▶ [Instructions to follow]
In the article below on Venezuela's July election, rewrite the paragraph beginning "On Saturday, 30th March" more briefly while keeping its main facts.

▶ [Text shown]
* Begin *
US trying to destabilise Venezuela before July election!

Demonstration in Brazil against former president Bolsonaro

VLADIMIR Padrino López, the Venezuelan Defence Minister, has denounced what he has called a new US-backed attempt to destabilise the country before the Presidential election at the end of July.

Lopez said that there isn’t major unrest in the country and claims about problems in Venezuela are untrue and come from right wing anti-government forces inside Venezuela and expatriates living in the US and Colombia .
Lopez warned: ‘As we approach 28th July, violent attempts to destroy the government of Venezuela will increase.
‘This is because those doing so represent the imperialist interests of the United States who oppose the Bolivarian revolution which took place in Venezuela.
‘Thanks to President Nicolás Maduro, and the maturity of the Venezuelan people, as well as the commitment of the Bolivarian National Armed Force (FANB), we have been able to keep the country calm.’
On Saturday, 30th March, Venezuelan Foreign Minister Yván Gil warned the population about an alleged armed offensive, devised by right wing forces in Venezuela to attack and violate national sovereignty, through a ‘libertarian movement’ formed by mercenaries linked to Operation Gideon and led from the United States.
Gil said: ‘The attempt by the pro-US forces in Venezuela cause divisions and are an attempt to get hold of the oil and other raw materials in the country, and will not help the Venezuelan people in any way.
‘No further explanation is needed: Venezuela’s far-right believes in neither democracy nor elections.’
Right wing politician Mario Iván Carratú Molina, who is currently in the United States, is trying to organise a ‘libertarian movement’ in Venezuela.
The secretary general of the Bolivarian Alliance for the Peoples of Our America-Peoples Trade Agreement (ALBA-TCP), Jorge Arreaza, also said that anti-government protests in Venezuela are being organised from the US and Colombia.
Last Thursday, Communication Minister Freddy Ñañez said that there is a concerted media campaign to trivialise the most recent assassination attempt on Maduro which occurred in Venezuela last month.
On 25th March, the authorities apprehended two men in Caracas, where Maduro was registering his candidacy for the July presidential elections.
* End *
▶ [Source excerpt]
* Begin *
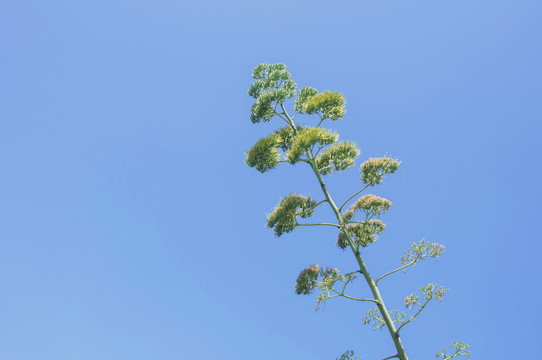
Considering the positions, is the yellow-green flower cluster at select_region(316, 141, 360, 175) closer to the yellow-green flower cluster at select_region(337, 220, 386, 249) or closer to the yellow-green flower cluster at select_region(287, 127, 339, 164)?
the yellow-green flower cluster at select_region(287, 127, 339, 164)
* End *
▶ [Result of this task]
On Saturday, 30th March, Venezuelan Foreign Minister Yván Gil warned of an alleged armed offensive planned by right-wing forces to violate national sovereignty. He said it would be carried out through a US-led "libertarian movement" of mercenaries linked to Operation Gideon.